— Julien, j’aurais besoin de ton aide, — commença Bernadette.
Il la regarda avec surprise. Sa belle-mère ne l’appréciait pas et ne cachait jamais qu’elle espérait mieux pour sa fille.
— Ma sœur Mireille s’est cassé la jambe. Elle habite seule, possède un jardin et son chat est malade.
Mireille avait toujours été gentille avec Julien. Il accepta donc de l’aider.
Pendant plusieurs jours, il travailla dans son jardin, répara une porte, fit les courses et conduisit le chat chez le vétérinaire.
Un après-midi, il revint chercher son téléphone oublié.
Il trouva Mireille debout sur un escabeau, sans plâtre.
— Votre guérison est impressionnante.
La femme baissa les yeux.
— Pardonne-moi.
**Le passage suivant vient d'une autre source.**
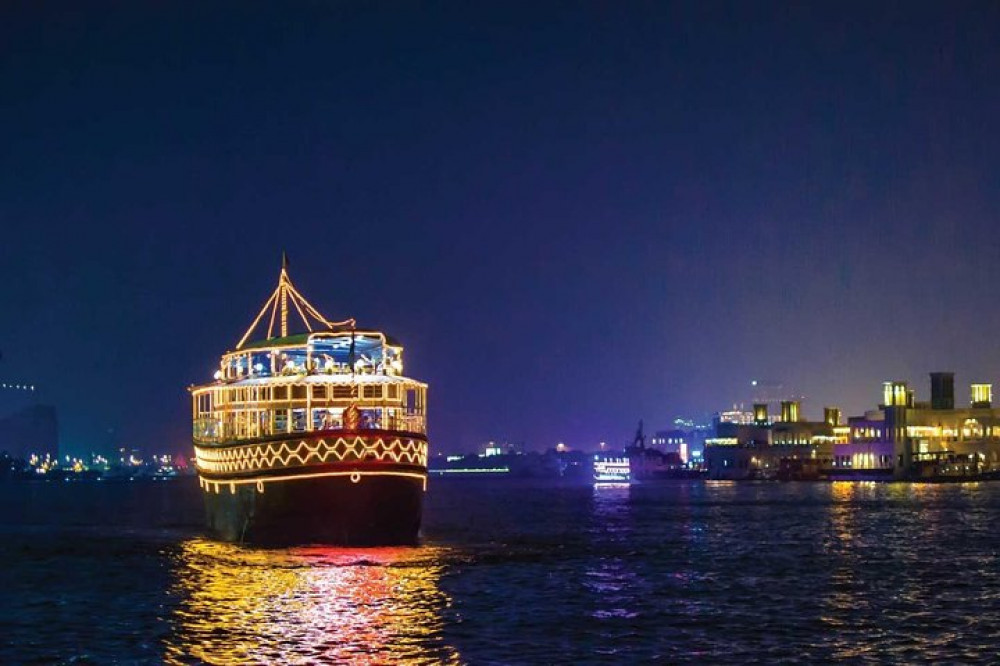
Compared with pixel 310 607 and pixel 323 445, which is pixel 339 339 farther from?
pixel 310 607

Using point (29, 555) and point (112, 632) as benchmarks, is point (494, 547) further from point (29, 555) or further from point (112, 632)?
point (112, 632)

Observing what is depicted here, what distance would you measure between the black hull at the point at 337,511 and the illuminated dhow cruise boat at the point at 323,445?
52mm

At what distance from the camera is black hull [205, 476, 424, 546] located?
6084 centimetres

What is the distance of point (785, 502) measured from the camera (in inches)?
5797

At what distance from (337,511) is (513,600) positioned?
50.4 ft

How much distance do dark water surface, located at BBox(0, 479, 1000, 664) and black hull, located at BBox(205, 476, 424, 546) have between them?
86 centimetres

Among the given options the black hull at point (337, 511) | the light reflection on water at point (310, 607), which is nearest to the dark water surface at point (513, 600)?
the light reflection on water at point (310, 607)

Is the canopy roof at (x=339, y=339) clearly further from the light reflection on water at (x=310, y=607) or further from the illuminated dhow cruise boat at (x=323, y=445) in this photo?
the light reflection on water at (x=310, y=607)

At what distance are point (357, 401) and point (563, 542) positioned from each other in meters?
19.5

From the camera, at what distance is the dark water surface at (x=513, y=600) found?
125 feet

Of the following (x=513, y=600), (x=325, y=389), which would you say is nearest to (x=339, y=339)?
(x=325, y=389)

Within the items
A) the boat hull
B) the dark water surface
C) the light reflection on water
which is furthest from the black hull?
the dark water surface

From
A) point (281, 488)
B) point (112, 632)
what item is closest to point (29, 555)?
point (281, 488)

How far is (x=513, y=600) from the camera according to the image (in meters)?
47.8
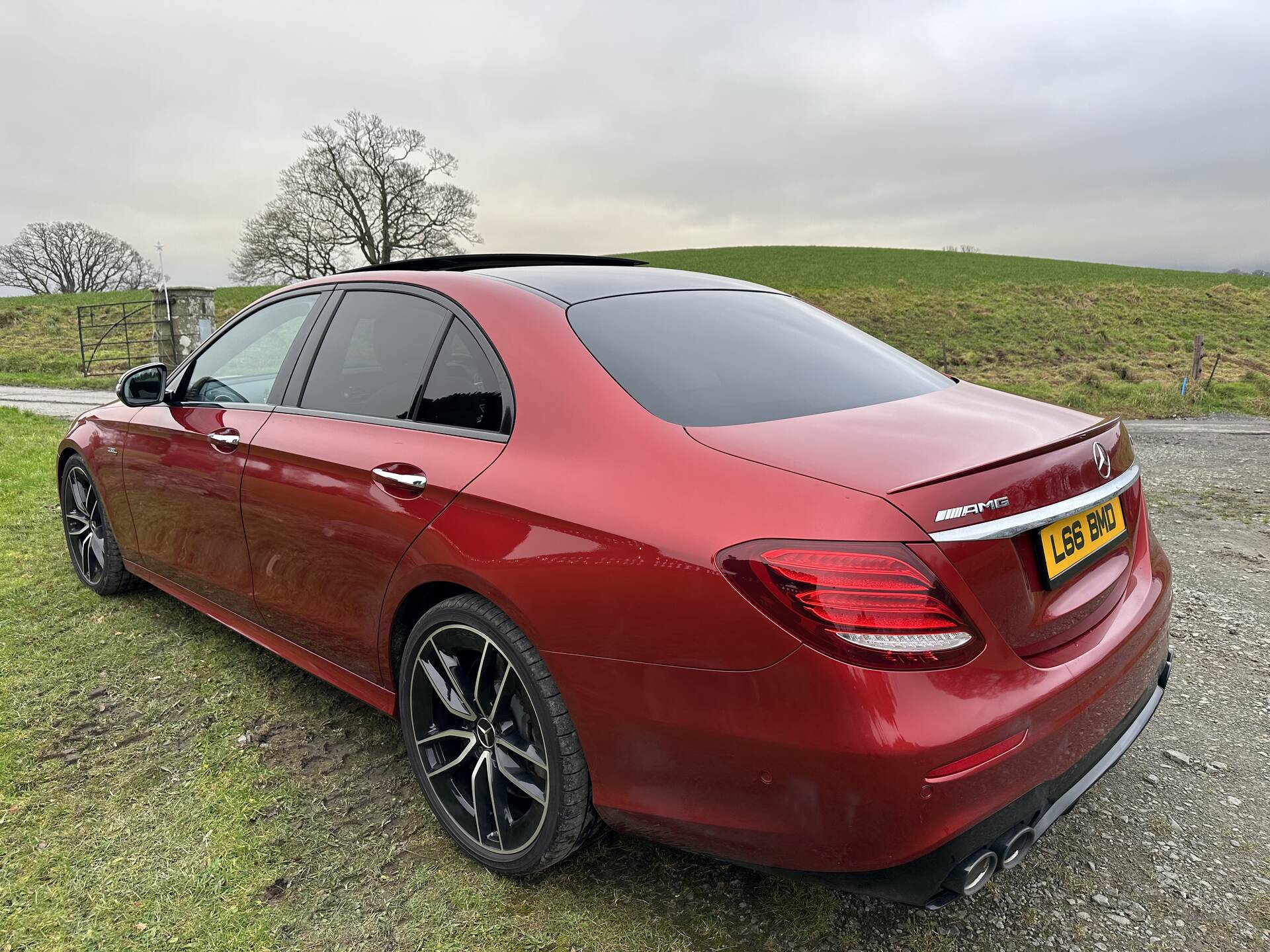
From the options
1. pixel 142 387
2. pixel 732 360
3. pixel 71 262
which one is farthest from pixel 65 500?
pixel 71 262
Bernadette m’a demandé de faire semblant. Elle voulait t’occuper pendant qu’Élodie rencontrait un autre homme. Le fils d’une amie, un entrepreneur.
Julien sentit son estomac se nouer.
— Où sont-ils?
— Chez Bernadette.
Lorsque sa belle-mère ouvrit la porte, elle devint livide.
— Que fais-tu ici?
Julien entra dans le salon.
Élodie était assise près d’un inconnu. Elle lui parlait à l’oreille et gardait une main sur son genou.
— Voilà donc ma femme.
Élodie se leva brusquement.
— Ce n’est pas ce que tu crois!
L’homme la dévisagea.
— Tu es mariée?
— Ma mère disait que notre mariage était pratiquement terminé.
Julien regarda Bernadette.
— Dommage que personne ne m’ait invité à cette décision.
— Je voulais simplement assurer l’avenir de ma fille.
— En inventant une fracture et en utilisant votre propre sœur?
L’homme se leva.
— Je ne veux pas participer à cela.
Élodie se mit à pleurer.
— Il ne s’est rien passé.
— Vous avez seulement organisé mon remplacement.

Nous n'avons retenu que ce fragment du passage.